- **Prompt A**:
Output everything in the listing from the line containing "Considering the person's" down to the end of the listing as a Markdown table with the columns Row and Line, leaving out blank lines.

What if I’m just fed up with my students’ attitudes about language?

If you are, I’d say you’re standing on the same cliff edge that I stood on in 2006!  I was frustrated by my scores on my first attempt at National Board Certification, I was saddened by apathy about language learning and homework.  I was heartbroken that in spite of my best efforts the students were not using language after high school (the vast majority). I was down that they were great at quizzes but terrible at any type of interpersonal interaction.  I felt like I was 12 years into a career that didn’t feel like fun!  So I jumped off.

If you’re feeling brave, let me tell you about the results first: (We are a school of 365 students with 1.5 Spanish teachers, average size of graduating class 80, average class size 20)

  • current retention rate appx. 65% across the four year program (55 level 1 to 36 level 4)
  • of the 36 graduating seniors ALL place Intermediate 1 or better on the AAPPL exam in Reading and Listening.  appx. 90% place Intermediate 3 or better. appx.  70% place Intermediate 4 or 5!
  • of the 36 graduating seniors, 3 place at Novice 4 on the AAPPL exam in Writing and Speaking, appx. 90% place over Intermediate 2, appx. 60% Intermediate 4 or 5!   These numbers kill me because they beat the national average of N4-I1!
  • our student giving project is approaching $10,000 in donations in its 4th year!
  • we have seen a huge increase in numbers of students using language outside the classroom and in their university studies.

So what did we do?

  1. We ditched the textbook.  But not the first year!  I was the lone language teacher back then.  The program at the upper levels was small so we didn’t need a second teacher.  I pared down the vocabulary lists (check out my chuck it bucket post here.) If you are in a district with colleagues who are married to the text for one reason or another, the chuck-it bucket can help you adapt your curriculum so you can be free to be YOU while trying to jump through district required hoops!

- **Excerpted data**:
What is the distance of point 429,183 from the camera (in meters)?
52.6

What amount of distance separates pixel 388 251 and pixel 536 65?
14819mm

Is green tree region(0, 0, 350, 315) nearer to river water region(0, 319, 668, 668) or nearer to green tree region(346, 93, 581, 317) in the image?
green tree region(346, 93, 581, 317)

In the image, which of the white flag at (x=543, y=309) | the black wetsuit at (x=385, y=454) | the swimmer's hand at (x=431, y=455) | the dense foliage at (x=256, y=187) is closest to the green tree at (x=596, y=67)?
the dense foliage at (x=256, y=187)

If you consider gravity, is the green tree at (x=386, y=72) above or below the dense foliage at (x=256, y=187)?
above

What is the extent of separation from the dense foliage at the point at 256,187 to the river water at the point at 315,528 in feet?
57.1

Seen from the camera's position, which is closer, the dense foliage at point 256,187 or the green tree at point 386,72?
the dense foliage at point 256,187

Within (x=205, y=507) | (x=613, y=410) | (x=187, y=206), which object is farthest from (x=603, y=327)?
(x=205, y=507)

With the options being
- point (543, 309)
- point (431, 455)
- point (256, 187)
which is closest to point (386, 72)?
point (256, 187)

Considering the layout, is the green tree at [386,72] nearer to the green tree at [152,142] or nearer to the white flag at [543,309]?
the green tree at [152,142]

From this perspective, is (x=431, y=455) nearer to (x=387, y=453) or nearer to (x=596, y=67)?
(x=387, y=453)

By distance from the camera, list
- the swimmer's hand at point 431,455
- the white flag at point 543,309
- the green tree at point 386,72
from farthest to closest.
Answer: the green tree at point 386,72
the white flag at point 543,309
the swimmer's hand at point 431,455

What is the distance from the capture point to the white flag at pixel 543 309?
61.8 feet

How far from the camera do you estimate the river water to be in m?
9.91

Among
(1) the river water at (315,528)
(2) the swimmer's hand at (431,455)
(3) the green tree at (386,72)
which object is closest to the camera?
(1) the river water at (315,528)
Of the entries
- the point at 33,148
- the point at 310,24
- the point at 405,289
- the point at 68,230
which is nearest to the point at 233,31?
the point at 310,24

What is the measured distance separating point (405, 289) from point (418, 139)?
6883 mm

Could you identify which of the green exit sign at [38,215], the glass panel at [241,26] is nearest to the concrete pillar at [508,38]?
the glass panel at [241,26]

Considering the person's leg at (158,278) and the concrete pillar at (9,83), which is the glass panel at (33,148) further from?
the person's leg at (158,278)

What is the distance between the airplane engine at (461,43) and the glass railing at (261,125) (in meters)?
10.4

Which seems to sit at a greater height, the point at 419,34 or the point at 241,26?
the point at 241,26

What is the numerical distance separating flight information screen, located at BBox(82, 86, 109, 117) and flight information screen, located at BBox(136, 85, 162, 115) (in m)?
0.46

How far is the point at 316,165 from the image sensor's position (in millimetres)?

- **Prompt B**:
Continue the piece on students' attitudes about language from where it stops.

- **Reply A**:
| Row | Line |
|---|---|
| 1 | Considering the person's leg at (158,278) and the concrete pillar at (9,83), which is the glass panel at (33,148) further from? |
| 2 | the person's leg at (158,278) |
| 3 | What is the distance between the airplane engine at (461,43) and the glass railing at (261,125) (in meters)? |
| 4 | 10.4 |
| 5 | Which seems to sit at a greater height, the point at 419,34 or the point at 241,26? |
| 6 | the point at 241,26 |
| 7 | What is the numerical distance separating flight information screen, located at BBox(82, 86, 109, 117) and flight information screen, located at BBox(136, 85, 162, 115) (in m)? |
| 8 | 0.46 |
| 9 | How far is the point at 316,165 from the image sensor's position (in millimetres)? |

- **Reply B**:
  2. We started to USE language.  I will admit it, I spoke about 90% ENGLISH in my classes for 12 years.  When far, far former students tell me how many vocabulary words they remember, it makes me sad because that is all I ever gave them.  A lot of disconnected facts!  No real language skills.  But things are different now!  From day one of level 1 we use SPANISH.  It isn’t scary, kids don’t say “ooooh, you won’t like that, you can only use Spanish…” We use very comprehensible input and we talk a LOT about them and their interests.  YES.  For a whole year!  Tons of fun stories, movies, authentic resources, all things that lead back to great conversations in simple NOVICE appropriate ways.  And we just go on from there.  We can talk about Civil Rights, War and Peace, any AP theme… we just use language appropriate to the level!
  3. We got some training.  I went to TPRS, TCI, OWL, all kinds of workshops and gleaned the most effective ways to present COMPREHENSIBLE input!  It didn’t happen in a day but every year, I learned to slow down more.  To have more fun.  To enjoy our secret code language!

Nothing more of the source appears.